Spartan: Differentiable Sparsity via Regularized Transportation
This addresses the need for efficient, sparse models in deep learning, particularly for resource-constrained applications, and is incremental as it builds on existing sparsity techniques with novel regularization and optimization methods.
The paper tackles the problem of training sparse neural networks with predetermined sparsity levels, achieving results such as 95% sparse ResNet-50 and 90% block sparse ViT-B/16 models with less than 1% absolute top-1 accuracy loss on ImageNet-1K compared to dense training.
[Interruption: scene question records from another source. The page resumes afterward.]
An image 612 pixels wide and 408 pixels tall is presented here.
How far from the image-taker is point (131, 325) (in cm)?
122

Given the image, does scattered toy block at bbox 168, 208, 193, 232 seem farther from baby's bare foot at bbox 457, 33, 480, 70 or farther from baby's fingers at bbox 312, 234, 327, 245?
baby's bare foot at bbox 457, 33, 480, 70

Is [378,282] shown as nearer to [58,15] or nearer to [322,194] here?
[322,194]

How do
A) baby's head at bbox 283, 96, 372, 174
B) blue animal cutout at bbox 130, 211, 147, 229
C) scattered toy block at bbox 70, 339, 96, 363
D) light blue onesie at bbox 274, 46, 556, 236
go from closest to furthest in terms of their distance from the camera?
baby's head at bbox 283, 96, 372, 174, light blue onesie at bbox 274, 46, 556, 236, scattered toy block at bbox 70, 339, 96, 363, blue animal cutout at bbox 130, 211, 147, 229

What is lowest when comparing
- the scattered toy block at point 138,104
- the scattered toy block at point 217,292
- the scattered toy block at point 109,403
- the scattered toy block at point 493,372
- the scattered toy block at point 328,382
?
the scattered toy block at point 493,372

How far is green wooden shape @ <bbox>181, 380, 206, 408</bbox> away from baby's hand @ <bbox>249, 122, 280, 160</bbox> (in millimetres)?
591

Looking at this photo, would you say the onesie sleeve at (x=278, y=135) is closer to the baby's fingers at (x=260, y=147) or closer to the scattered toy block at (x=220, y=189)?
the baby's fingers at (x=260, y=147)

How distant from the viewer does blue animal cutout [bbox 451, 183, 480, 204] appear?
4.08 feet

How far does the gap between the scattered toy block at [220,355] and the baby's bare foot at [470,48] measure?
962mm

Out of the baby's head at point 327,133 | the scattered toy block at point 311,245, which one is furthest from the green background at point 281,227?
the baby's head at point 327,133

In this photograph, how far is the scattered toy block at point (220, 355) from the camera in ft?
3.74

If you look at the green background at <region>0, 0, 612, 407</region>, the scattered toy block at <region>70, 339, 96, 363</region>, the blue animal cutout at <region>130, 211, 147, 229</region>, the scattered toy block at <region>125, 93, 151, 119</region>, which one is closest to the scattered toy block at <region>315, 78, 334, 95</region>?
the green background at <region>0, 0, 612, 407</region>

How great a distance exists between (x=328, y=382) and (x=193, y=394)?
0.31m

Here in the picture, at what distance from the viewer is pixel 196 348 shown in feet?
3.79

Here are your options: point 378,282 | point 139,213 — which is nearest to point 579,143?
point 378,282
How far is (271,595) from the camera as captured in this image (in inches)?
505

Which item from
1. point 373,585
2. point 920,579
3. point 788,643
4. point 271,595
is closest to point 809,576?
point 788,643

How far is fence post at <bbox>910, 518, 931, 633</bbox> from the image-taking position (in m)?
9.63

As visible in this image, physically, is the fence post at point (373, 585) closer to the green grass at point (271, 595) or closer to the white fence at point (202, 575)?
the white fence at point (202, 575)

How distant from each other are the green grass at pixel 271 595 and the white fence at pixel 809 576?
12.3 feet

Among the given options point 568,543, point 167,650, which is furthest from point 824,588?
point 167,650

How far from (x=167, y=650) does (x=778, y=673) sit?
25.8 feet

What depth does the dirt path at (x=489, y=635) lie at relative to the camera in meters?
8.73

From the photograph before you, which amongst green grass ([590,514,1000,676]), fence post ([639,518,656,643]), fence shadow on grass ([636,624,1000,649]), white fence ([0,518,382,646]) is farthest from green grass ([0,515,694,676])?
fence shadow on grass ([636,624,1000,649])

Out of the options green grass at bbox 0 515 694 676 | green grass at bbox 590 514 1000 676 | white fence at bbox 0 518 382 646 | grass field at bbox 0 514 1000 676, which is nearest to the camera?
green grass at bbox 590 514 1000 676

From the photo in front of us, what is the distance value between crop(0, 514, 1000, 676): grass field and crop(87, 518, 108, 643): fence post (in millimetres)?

We present Spartan, a method for training sparse neural network models with a predetermined level of sparsity. Spartan is based on a combination of two techniques: (1) soft top-k masking of low-magnitude parameters via a regularized optimal transportation problem and (2) dual averaging-based parameter updates with hard sparsification in the forward pass. This scheme realizes an exploration-exploitation tradeoff: early in training, the learner is able to explore various sparsity patterns, and as the soft top-k approximation is gradually sharpened over the course of training, the balance shifts towards parameter optimization with respect to a fixed sparsity mask. Spartan is sufficiently flexible to accommodate a variety of sparsity allocation policies, including both unstructured and block structured sparsity, as well as general cost-sensitive sparsity allocation mediated by linear models of per-parameter costs. On ImageNet-1K classification, Spartan yields 95% sparse ResNet-50 models and 90% block sparse ViT-B/16 models while incurring absolute top-1 accuracy losses of less than 1% compared to fully dense training.